To answer this question, I did some tests in Matlab.
This shows that the answer depends on
- implementation of FFT
- type of signal
a) FFT implementation: there is no unique FFT implementation. The only rule is that IFFT(FFT(x)) = x. for this somewhere a division by the length of the FFT (nfft) must be included. Very often this scaling is used asymmetrically with the inverse FFT (IFFT). But symmetrical use (scaling FFT and IFFT by 1/sqrt(nfft)) can be found. This must be checked for every implementation.
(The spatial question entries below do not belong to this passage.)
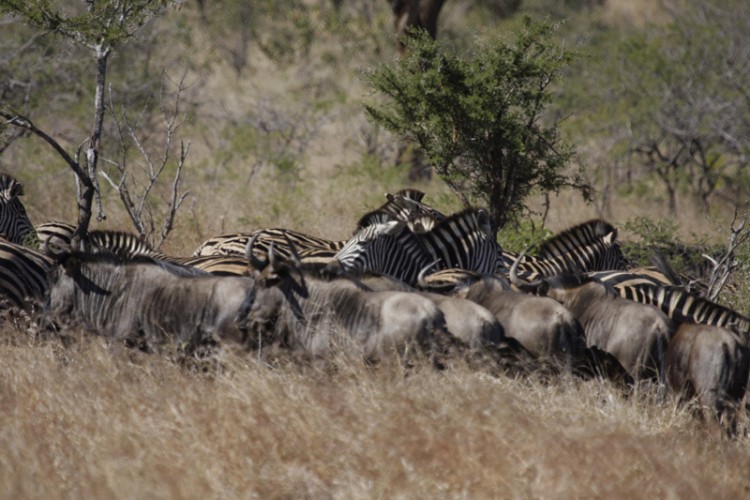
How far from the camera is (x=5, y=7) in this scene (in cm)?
794

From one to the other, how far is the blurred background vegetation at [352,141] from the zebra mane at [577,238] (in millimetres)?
1154

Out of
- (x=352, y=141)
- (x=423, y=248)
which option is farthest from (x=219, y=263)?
(x=352, y=141)

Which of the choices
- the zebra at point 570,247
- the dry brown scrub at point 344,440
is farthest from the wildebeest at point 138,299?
the zebra at point 570,247

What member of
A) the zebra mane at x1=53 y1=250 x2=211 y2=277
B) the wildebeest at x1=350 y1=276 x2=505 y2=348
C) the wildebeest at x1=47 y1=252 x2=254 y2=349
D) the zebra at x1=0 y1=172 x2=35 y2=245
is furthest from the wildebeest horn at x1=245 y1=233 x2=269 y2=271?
the zebra at x1=0 y1=172 x2=35 y2=245

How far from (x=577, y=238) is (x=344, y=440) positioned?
5.36m

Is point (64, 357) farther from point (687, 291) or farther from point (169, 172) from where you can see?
point (169, 172)

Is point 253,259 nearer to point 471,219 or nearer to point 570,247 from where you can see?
point 471,219

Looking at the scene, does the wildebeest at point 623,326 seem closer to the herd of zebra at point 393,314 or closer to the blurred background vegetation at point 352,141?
the herd of zebra at point 393,314

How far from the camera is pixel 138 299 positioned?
6.63 m

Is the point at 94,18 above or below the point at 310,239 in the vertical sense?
above

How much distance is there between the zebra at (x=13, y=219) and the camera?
9.52 meters

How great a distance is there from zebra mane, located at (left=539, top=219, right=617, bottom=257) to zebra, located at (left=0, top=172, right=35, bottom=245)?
4745 mm

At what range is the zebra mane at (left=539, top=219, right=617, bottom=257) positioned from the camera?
9406mm

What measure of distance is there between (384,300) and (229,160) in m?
8.95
b) the following Matlab code considers 3 signals
- transient
- tonal
- random noise
using the Matlab implementation of the FFT I get the following results
- transient: peak spectral level is obtained with FFT without window and scaling
- tonal: peak spectral level is obtained by scaling with 2/sum(window)
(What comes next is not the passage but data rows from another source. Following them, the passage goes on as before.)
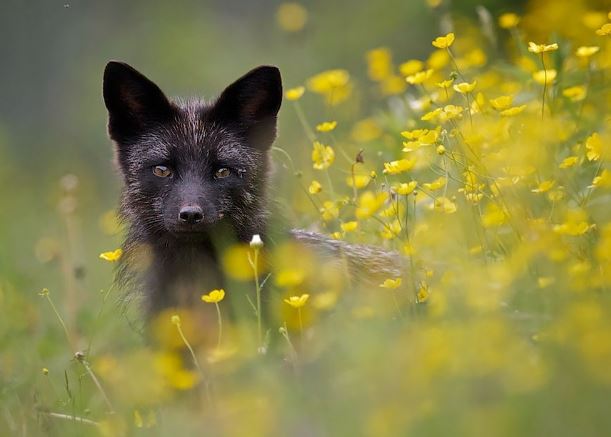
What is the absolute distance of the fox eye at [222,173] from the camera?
5.70 metres

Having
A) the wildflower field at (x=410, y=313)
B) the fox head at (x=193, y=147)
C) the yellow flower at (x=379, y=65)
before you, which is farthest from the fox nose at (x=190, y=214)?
the yellow flower at (x=379, y=65)

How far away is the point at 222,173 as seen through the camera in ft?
18.8

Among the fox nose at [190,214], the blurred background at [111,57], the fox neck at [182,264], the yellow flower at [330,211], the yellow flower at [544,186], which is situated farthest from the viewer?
the blurred background at [111,57]

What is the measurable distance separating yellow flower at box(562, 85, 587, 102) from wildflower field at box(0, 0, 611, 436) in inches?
1.1

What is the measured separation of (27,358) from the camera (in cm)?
554

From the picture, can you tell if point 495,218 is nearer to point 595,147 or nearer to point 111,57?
point 595,147

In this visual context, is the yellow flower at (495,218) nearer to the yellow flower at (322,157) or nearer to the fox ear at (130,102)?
the yellow flower at (322,157)

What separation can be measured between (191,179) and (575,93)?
228cm

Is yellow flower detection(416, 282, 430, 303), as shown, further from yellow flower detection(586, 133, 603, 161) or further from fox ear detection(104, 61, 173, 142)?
fox ear detection(104, 61, 173, 142)

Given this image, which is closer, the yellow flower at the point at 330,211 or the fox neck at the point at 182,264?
the fox neck at the point at 182,264

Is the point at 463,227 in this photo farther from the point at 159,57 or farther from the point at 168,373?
the point at 159,57

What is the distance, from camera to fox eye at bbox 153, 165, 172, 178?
5680mm

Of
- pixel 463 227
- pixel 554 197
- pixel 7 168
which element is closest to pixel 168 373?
pixel 463 227

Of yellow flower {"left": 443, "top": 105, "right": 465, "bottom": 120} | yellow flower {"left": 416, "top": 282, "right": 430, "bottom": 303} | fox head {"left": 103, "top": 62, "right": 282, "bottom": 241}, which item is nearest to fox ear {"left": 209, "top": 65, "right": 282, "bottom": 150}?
fox head {"left": 103, "top": 62, "right": 282, "bottom": 241}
- noise: RMS (std) spectral level is obtained by scaling with 2/sqrt(sum(window.^2))
Noise (or any random signal) is treated differently as only RMS is a sensible measure but not peak level as with tonals.
% amplitude for signal or std for noise
aa=100;
% window size and fft length
nw=2048; % result does not change when set to, say 512
nfft=max(2048,nw);
% generate impulse with amplitude aa at some location
xx=zeros(nw,1);
xx(11)=aa;
% generate sinusoidal signal with constant amplitude aa
yy=aa*sin(2*pi*16*(0:(nw-1))'/nw);
% generate window
ww=hann(nw);
y1=yy.*ww;
y2=2*y1/sum(ww);
% generate random noise (normalize to std=1)
uu=randn(nw,1);
zz=aa*uu/std(uu);
z1=zz.*ww;
z2=2*z1/sqrt(sum(ww.^2));
[aa,max(abs(fft(xx))), max(abs(fft(y2,nfft))), std(abs(fft(z2,nfft)))]
resulting to
100.0000 100.0000 100.0000 90.3902
Note the spectral noise level itself is a random variable scattering around the expected (true) value.
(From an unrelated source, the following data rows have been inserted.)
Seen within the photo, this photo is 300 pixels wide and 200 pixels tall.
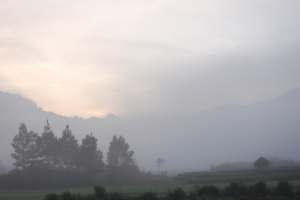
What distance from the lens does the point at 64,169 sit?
226 ft

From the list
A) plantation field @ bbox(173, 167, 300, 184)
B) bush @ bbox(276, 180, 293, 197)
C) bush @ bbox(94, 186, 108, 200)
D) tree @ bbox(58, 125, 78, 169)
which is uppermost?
tree @ bbox(58, 125, 78, 169)

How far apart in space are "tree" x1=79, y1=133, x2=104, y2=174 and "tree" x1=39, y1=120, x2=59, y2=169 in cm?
730

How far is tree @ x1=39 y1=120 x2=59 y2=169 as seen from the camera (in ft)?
217

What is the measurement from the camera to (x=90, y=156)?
71.8 meters

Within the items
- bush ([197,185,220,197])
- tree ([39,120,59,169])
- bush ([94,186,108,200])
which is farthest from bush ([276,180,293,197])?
tree ([39,120,59,169])

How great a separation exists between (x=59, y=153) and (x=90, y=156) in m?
8.77

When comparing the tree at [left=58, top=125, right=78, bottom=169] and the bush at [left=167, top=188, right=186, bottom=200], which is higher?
the tree at [left=58, top=125, right=78, bottom=169]

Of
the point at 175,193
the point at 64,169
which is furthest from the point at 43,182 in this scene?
the point at 175,193

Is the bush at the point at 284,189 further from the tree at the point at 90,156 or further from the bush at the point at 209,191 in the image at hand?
the tree at the point at 90,156

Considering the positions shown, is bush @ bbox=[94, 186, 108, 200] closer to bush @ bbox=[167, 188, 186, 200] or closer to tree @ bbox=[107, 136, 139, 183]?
bush @ bbox=[167, 188, 186, 200]

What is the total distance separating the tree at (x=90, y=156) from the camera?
70500 mm

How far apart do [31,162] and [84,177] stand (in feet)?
47.2

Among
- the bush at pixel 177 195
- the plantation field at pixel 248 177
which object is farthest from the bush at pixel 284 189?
the plantation field at pixel 248 177

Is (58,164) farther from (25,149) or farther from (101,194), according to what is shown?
(101,194)
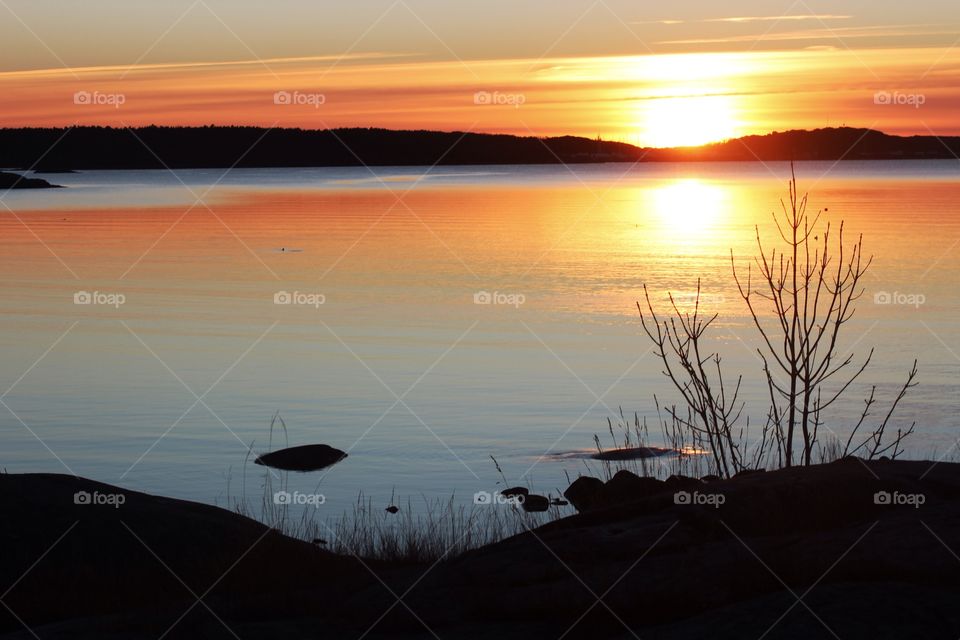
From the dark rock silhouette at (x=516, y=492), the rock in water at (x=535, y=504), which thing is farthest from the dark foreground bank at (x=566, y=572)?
the dark rock silhouette at (x=516, y=492)

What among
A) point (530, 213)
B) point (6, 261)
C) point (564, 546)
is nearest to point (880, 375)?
point (564, 546)

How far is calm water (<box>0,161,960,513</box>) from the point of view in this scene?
644 inches

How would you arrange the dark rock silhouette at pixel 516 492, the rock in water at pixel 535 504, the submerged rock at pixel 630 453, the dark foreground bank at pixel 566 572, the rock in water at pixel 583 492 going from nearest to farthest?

Edit: Note FFT length (per se) is not relevant, what is important is the window length (any zero padding does not add to the FFT result apart from interpolating the frequency bins). In case of a rectangular window, the scale factor is equal to the window length. This can be seen changing the nw parameter to say 1024 and keeping the nfft at 2048.
The actual FFT length and therefore the spectral bin-width is, however, important if the result (of noise) is presented as power spectral density (PSD) (e.g. in Pa^2/Hz), and the bin-width is rescaled to 1 Hz, but this is another question.